B. Vector Processors Overview
To quote Hennessy Patterson[1]. —
“Vector architectures grab sets of data elements scattered about memory, place them into large, sequential register files, operate on data in those register files, and then disperse the results back into memory. A single instruction operates on vectors of data, which results in dozens of register–register operations on independent data elements.”
Both scalar and vector processors rely on instruction pipelining, but a vector processor operates on vectors of data (i.e., on 32 to 64 elements together), in a single instruction, thus reducing the number of instruction “fetch then decode” steps. Needless to say, this works best only if the applications have a inherent data level parallelism, which is the case in all deep learning applications. To see more examples and for a better understanding of vector architectures, please see references [2] & [3].
C. Project Goals
I set out with the following goals for this summer project-
- Research the architecture and micro-architecture details of vector processors and study currently available commercial and academic vector processors geared towards DL computations.
- Micro-architecture design and implementation of a simple open-source Tensor Core RISC-V vector processor to serve as a proof of concept — which can be used as a starting point for students to learn about the architecture and design of vector processors since most of the available designs are either commercially licensed or too complex for students at university level to understand and appreciate the advantages of vector processors.
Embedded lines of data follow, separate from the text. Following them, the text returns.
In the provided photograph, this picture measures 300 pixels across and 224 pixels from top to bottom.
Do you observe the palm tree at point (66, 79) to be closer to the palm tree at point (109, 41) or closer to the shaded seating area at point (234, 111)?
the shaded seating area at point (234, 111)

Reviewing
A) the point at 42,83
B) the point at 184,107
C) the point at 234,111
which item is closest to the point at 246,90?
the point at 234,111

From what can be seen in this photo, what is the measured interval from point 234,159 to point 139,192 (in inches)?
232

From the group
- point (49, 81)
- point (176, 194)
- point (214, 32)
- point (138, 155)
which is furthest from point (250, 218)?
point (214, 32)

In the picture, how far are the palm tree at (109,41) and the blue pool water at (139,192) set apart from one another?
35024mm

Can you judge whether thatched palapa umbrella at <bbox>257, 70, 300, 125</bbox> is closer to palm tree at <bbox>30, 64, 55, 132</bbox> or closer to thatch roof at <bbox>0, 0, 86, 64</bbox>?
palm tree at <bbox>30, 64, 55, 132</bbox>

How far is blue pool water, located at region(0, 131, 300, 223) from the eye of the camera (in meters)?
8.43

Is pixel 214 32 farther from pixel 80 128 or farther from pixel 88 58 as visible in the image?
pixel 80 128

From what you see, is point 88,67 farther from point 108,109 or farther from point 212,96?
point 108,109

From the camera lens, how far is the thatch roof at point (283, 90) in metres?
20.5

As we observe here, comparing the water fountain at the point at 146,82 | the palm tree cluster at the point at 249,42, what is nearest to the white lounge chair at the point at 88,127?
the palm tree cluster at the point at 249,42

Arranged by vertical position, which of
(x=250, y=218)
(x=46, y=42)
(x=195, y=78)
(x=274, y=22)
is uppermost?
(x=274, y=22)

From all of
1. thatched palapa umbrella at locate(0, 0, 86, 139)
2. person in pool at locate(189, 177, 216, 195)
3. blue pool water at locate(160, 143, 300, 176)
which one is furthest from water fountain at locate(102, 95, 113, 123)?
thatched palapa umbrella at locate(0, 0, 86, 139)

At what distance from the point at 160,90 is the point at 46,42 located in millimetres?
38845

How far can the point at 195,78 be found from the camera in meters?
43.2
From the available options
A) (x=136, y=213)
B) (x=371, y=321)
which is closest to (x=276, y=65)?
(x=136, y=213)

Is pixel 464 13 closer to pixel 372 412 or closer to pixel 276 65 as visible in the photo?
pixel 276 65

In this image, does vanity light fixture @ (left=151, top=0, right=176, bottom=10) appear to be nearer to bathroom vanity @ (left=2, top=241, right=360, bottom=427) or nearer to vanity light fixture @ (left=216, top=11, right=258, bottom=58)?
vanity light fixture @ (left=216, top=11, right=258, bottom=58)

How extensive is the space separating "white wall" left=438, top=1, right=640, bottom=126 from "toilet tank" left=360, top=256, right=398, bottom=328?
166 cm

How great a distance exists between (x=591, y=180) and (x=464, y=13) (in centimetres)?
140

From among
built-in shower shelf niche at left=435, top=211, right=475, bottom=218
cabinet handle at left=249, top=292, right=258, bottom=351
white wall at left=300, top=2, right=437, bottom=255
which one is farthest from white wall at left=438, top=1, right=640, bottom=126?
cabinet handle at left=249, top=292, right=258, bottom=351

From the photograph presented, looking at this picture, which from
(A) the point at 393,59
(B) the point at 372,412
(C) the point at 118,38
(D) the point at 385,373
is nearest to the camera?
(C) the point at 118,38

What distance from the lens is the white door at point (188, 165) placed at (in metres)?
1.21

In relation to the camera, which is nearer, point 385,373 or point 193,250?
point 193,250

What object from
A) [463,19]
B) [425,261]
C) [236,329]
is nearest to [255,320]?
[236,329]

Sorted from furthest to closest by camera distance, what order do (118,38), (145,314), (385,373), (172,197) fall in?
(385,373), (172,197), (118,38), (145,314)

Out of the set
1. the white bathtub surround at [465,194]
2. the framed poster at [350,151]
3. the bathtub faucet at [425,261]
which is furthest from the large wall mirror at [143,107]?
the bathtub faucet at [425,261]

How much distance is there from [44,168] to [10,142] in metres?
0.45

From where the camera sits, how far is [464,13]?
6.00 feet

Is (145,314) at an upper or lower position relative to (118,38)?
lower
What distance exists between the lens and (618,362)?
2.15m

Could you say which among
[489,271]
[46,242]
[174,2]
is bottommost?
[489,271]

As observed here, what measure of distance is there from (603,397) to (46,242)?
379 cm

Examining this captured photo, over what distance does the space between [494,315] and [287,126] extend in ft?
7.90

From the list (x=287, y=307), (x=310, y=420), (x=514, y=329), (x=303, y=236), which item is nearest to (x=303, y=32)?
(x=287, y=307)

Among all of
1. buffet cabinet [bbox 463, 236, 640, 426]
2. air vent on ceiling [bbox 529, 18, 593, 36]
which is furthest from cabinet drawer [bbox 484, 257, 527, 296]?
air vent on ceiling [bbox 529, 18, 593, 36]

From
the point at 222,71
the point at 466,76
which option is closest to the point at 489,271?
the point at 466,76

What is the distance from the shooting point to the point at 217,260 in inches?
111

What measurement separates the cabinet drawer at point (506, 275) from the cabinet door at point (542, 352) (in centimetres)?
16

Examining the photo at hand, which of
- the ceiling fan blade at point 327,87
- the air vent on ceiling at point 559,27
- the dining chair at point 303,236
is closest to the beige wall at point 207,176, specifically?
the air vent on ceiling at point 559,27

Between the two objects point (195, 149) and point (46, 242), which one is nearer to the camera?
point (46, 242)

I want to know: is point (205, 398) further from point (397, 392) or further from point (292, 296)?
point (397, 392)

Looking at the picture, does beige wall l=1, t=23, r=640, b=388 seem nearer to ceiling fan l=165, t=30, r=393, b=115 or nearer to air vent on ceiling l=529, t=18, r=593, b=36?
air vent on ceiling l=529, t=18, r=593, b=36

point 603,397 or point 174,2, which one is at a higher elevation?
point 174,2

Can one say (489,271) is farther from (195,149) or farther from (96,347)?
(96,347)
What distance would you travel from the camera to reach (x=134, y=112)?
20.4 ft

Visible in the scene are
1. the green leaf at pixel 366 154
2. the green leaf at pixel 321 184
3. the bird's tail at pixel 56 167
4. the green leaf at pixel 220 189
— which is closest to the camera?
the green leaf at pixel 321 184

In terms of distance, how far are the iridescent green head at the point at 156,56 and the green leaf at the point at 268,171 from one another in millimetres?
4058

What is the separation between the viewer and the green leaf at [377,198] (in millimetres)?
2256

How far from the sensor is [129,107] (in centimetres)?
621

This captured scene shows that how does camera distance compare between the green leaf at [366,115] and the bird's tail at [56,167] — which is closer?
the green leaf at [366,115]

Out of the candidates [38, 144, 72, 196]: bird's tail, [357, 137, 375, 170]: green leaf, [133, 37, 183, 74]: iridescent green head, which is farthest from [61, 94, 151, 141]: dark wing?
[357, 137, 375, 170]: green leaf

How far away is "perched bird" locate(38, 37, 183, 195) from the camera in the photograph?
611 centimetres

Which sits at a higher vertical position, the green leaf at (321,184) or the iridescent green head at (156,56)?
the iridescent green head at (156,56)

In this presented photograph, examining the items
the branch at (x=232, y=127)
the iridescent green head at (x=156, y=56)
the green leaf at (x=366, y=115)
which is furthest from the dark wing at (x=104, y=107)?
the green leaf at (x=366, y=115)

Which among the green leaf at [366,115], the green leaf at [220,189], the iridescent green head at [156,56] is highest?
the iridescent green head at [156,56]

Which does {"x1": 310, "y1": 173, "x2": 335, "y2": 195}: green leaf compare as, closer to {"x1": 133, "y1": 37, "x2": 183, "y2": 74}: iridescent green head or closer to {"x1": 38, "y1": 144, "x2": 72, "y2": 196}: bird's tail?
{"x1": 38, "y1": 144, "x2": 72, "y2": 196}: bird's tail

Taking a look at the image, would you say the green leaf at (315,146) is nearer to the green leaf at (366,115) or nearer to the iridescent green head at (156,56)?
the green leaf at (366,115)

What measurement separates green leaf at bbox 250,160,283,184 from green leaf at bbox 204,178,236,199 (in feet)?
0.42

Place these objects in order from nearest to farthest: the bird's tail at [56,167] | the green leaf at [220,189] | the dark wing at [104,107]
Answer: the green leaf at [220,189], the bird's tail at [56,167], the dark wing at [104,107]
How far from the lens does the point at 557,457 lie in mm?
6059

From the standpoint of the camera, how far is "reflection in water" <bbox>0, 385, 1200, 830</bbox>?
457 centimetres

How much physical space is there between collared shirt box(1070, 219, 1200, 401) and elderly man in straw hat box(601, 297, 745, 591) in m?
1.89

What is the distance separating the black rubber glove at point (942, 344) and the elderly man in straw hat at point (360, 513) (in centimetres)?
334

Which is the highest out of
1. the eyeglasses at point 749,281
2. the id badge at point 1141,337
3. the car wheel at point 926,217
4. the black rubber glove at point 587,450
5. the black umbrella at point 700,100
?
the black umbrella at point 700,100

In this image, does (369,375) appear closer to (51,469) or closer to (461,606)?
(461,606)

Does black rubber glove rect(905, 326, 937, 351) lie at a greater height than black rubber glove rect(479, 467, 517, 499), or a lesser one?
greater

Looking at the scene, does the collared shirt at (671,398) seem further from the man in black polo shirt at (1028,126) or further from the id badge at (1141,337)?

- Create a test bench infrastructure for executing a suite of testcases(eg., SAXPY, dot product, etc.)on our implementation and validate the core design in simulation.
- To serve as a proof-point for a Deep Learning research platform to experiment with tensor operators (like fused dot products)and custom number systems(like Posits) . This design can be later used/modified to study tensor core based designs to accelerate Deep learning workloads at greater scale with custom instructions.
- To support the following instructions for majority of our deep learning workloads —
- Vector load
- Vector store
- Vector scale (VS operation)
- Vector add (VV or VS)
- Vector dot product (DOT)
Now, let’s delve into the architectural details of this design.
D. The Architecture
On a high level, the TensorCore processor has the following components —
- An instruction queue — that stores the vector instructions coming from the scalar core to decouple the instruction execution between the scalar and vector processor.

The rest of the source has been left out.